The DNA samples of domesticated barley were genotyped using PCR markers distinguishing loss-of-function alleles of the brittleness genes Btr1 and Btr2. The markers were amplified using allele-specific primer pairs Btr1f 5’-CCGCAATGGAAGGCGATG-3’ / Btr1r 5’-CTATGAAACCGGAGAGGC-3’ (∼200 bp fragment, presence - Btr1 / absence - btr1) and Btr2f 5’-AATACGACTCACTATAGGGTTCGTCGAGCTCGCTATC-3’ / Btr2r 5’-GTGGAGTTGCCACCTGTG-3’ (∼ 160 bp fragment, 15 bp deletion in the btr2 allele). PCR reactions (1 x PCR buffer, 0.1 M primers, 1 U Taq polymerase, 100 ng DNA) were incubated in the PTC DNA Engine thermocycler (Bio-Rad, Hercules, CA, USA) under the following conditions: 95°C for 3 min; 30 cycles of 95°C for 20 s, 60°C for 30 s, 72°C for 1 min; 72°C for 5 min.
Design of the enrichment assay and SNP calling
To resequence barley genotypes, we designed a custom target enrichment assay, which included 666 loci implicated in the candidate domestication pathways in barley and other species and 1000 neutral loci covering all barley chromosomes to attenuate effects of the biased selection (Supplementary Fig. 1; Supplementary table 2).
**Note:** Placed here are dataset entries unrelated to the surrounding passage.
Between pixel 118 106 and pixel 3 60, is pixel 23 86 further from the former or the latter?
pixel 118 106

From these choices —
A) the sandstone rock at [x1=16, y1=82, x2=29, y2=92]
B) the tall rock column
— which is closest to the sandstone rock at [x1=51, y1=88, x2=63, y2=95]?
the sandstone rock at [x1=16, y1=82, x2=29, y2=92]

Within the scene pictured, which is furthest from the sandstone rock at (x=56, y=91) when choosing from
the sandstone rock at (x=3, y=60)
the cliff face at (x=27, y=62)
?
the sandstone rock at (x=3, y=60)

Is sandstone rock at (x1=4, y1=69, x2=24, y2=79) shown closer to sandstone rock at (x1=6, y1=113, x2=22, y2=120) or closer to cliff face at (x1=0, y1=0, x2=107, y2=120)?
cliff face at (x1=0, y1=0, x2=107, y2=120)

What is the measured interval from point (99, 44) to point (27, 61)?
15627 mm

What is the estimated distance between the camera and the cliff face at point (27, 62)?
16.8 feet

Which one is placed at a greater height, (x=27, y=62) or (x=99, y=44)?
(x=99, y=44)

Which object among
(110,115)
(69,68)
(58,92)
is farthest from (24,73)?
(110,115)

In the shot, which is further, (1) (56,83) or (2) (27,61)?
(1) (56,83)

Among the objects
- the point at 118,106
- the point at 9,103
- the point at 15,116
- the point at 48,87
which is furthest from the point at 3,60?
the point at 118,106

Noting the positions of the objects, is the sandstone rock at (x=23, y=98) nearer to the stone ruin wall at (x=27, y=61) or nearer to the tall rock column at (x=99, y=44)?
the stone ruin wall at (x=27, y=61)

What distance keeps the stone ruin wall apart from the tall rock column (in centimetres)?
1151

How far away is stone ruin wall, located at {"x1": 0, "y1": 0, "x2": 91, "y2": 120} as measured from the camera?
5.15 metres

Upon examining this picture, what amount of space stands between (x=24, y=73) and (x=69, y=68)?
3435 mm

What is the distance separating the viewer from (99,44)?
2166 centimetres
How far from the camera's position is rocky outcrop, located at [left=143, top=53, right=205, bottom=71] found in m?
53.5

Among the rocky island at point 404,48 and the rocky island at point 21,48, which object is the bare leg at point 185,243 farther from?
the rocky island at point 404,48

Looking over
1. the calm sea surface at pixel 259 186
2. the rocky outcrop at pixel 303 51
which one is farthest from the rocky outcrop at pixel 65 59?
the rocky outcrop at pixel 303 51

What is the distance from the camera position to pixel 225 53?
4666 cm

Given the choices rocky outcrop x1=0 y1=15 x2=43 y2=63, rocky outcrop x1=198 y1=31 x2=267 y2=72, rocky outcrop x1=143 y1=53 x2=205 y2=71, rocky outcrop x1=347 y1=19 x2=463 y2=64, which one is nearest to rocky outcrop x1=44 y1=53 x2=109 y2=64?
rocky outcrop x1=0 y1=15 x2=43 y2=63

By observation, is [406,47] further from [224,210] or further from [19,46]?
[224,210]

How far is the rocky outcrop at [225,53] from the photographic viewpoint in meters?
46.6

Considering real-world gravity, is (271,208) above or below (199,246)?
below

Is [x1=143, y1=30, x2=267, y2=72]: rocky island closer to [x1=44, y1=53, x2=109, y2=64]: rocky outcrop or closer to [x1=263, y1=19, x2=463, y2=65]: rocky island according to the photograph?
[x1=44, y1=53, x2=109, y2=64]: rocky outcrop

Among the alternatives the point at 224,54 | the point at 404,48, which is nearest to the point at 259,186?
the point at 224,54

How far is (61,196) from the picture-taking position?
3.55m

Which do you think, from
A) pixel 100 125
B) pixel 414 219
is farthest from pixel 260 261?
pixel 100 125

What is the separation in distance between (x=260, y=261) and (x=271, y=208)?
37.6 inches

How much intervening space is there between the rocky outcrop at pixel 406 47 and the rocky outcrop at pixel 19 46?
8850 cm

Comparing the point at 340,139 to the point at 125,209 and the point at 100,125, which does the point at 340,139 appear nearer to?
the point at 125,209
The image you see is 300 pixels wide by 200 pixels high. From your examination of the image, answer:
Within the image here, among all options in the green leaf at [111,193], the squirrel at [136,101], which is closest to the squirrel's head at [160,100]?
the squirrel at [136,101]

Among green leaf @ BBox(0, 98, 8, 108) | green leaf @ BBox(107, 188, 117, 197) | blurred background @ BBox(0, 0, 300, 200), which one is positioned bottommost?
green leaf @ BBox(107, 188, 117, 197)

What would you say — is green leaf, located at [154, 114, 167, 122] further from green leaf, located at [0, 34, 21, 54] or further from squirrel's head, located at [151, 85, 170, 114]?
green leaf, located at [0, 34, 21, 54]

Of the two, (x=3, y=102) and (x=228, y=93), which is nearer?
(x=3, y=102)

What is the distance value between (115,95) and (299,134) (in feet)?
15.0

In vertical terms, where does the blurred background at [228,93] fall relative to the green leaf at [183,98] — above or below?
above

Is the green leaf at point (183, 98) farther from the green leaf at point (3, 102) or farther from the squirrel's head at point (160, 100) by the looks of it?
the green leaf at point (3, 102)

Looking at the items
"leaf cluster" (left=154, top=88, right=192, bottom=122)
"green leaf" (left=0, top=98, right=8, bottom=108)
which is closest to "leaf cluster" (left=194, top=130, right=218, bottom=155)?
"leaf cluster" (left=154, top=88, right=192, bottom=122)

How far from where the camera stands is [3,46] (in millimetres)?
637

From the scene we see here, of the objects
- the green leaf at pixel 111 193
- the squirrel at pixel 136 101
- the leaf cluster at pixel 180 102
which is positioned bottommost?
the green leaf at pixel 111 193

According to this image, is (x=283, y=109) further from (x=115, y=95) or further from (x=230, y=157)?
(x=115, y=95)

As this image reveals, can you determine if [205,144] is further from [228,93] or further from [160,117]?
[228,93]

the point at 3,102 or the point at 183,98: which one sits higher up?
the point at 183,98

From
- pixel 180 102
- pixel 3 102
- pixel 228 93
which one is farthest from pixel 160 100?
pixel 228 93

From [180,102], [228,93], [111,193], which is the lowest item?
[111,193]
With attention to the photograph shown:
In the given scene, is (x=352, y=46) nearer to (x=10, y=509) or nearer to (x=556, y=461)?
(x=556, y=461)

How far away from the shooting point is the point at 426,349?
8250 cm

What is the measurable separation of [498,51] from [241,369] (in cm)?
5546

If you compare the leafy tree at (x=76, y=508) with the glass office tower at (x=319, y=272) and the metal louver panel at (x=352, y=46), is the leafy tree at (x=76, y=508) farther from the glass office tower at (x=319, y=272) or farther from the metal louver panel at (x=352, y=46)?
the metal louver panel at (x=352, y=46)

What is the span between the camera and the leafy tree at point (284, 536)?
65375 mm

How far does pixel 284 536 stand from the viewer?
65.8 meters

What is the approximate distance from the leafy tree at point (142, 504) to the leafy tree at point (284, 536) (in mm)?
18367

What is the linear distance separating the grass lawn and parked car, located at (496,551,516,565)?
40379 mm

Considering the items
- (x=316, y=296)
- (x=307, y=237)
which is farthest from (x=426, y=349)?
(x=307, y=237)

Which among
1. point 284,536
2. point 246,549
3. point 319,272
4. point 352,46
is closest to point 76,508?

Among the selected loci were known barley genes implicated in regulation of flowering time, development of meristem and inflorescences, tillering, seed dormancy, and carbohydrate metabolism; barley homologs of flowering genes from the other grass species, such as Brachypodium and rice (Higgins et al., 2010); and barley homologs of 259 Arabidopsis genes characterized by the development-related gene ontology (GO) terms that have been confirmed experimentally (Supplementary table 3). The barley homologs were extracted from the following sources: the NCBI UniGene dataset (ftp://ftp.ncbi.nih.gov/repository/UniGene/Hordeum_vulgare), IBGSC High and Low confidence genes (IBGSC, 2012), and the HarvEST unigene assembly 35 (http://harvest.ucr.edu). See Supplementary Methods for the detailed description of the gene selection and design of the capture baits.
The SNP calling pipeline consisted of three modules: quality control and filtering of Illumina read libraries; mapping the reads to the custom reference; and extracting and filtering both variant (SNP) and invariant sites (Supplementary Fig. 2), implemented in a series of bash scripts using standard bioinformatics tools (Supplementary Methods).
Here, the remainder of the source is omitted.